Pull every line containing the word "compared" out of the material below.
•••
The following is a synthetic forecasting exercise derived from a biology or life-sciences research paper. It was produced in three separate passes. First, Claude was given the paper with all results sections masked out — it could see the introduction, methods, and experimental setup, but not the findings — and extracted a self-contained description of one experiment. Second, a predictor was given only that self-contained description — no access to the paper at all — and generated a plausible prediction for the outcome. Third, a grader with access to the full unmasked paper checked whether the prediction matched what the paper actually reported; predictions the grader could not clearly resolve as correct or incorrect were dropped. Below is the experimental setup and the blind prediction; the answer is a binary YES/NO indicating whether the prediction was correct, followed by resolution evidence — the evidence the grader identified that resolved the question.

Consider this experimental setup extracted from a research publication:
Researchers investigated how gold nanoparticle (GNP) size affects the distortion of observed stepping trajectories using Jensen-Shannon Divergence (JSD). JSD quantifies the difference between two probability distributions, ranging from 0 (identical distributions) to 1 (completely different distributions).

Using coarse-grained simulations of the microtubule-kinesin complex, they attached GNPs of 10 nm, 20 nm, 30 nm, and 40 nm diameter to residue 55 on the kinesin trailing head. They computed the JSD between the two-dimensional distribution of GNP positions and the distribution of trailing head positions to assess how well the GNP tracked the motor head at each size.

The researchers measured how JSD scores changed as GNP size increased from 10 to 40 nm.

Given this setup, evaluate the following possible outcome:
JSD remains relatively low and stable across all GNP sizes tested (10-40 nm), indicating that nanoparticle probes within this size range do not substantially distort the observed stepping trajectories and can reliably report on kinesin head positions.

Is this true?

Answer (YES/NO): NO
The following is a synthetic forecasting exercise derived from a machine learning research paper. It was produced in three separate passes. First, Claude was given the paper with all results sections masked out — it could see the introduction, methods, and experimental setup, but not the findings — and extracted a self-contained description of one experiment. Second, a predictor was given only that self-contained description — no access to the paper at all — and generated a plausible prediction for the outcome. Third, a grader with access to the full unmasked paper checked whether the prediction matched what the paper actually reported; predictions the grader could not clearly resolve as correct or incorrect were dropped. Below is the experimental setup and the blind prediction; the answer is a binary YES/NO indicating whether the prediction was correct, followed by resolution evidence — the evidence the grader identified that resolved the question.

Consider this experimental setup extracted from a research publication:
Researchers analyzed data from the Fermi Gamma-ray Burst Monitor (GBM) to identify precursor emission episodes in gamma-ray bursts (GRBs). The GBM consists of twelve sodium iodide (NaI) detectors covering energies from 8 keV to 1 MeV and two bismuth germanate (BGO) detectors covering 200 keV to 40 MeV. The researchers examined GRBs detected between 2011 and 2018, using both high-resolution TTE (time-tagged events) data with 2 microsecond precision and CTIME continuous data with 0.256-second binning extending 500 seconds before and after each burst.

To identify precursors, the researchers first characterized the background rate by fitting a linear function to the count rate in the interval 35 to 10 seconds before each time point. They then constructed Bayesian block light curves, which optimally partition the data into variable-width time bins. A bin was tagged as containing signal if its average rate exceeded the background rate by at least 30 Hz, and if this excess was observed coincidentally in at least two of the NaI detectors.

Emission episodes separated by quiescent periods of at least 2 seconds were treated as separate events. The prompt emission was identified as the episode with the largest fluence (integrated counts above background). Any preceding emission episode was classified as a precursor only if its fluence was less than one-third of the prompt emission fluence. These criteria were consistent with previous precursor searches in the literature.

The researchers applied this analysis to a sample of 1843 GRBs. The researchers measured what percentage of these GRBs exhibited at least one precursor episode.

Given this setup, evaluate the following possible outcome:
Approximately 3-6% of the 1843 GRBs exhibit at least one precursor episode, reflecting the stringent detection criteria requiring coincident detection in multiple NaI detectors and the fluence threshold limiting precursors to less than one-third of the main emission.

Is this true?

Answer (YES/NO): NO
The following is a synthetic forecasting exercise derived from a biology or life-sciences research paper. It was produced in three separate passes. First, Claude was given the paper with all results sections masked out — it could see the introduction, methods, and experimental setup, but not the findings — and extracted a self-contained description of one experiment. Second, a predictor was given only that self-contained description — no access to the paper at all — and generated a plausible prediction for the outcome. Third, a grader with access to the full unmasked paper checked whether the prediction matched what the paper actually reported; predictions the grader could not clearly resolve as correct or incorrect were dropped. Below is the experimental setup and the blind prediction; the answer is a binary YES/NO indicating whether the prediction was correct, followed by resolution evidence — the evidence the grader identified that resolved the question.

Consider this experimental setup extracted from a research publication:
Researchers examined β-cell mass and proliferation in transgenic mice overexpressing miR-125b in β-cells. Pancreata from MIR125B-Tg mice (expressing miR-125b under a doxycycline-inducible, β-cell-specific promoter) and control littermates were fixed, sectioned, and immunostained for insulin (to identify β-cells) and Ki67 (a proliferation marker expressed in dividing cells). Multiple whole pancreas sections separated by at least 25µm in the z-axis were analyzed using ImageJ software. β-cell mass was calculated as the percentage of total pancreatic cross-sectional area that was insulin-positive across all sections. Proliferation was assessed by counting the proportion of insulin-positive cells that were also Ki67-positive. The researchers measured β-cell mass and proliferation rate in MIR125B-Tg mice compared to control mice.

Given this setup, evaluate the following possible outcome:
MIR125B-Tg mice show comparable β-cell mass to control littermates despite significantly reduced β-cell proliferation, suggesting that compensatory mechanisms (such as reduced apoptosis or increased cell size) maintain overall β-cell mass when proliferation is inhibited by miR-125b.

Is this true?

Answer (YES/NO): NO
•••
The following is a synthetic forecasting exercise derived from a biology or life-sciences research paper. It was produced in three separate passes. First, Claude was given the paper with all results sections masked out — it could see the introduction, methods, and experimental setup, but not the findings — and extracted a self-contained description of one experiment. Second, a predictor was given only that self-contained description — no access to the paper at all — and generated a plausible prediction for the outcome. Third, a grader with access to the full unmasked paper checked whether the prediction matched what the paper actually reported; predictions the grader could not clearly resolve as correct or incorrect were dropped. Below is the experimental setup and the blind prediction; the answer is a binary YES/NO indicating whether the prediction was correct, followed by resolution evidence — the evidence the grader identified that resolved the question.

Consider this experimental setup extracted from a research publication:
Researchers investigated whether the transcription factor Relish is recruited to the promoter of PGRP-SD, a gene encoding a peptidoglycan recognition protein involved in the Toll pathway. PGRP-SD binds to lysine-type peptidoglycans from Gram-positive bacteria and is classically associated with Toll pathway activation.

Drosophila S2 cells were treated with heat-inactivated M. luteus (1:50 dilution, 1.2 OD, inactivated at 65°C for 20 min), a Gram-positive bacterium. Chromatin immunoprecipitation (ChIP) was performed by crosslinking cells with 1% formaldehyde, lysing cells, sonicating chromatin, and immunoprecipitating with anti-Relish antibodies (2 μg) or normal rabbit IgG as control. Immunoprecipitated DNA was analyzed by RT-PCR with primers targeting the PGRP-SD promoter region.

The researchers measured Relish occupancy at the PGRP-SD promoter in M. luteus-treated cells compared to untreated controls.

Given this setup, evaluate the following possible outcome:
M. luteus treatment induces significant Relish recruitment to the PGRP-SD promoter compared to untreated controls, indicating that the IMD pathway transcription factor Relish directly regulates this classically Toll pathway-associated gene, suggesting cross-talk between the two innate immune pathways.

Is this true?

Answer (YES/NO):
•••
• SOLUTION TO THIS EXERCISE
Researchers examined β-cell mass and proliferation in transgenic mice overexpressing miR-125b in β-cells. Pancreata from MIR125B-Tg mice (expressing miR-125b under a doxycycline-inducible, β-cell-specific promoter) and control littermates were fixed, sectioned, and immunostained for insulin (to identify β-cells) and Ki67 (a proliferation marker expressed in dividing cells). Multiple whole pancreas sections separated by at least 25µm in the z-axis were analyzed using ImageJ software. β-cell mass was calculated as the percentage of total pancreatic cross-sectional area that was insulin-positive across all sections. Proliferation was assessed by counting the proportion of insulin-positive cells that were also Ki67-positive. The researchers measured β-cell mass and proliferation rate in MIR125B-Tg mice compared to control mice.
The researchers measured Relish occupancy at the PGRP-SD promoter in M. luteus-treated cells compared to untreated controls.
M. luteus treatment induces significant Relish recruitment to the PGRP-SD promoter compared to untreated controls, indicating that the IMD pathway transcription factor Relish directly regulates this classically Toll pathway-associated gene, suggesting cross-talk between the two innate immune pathways.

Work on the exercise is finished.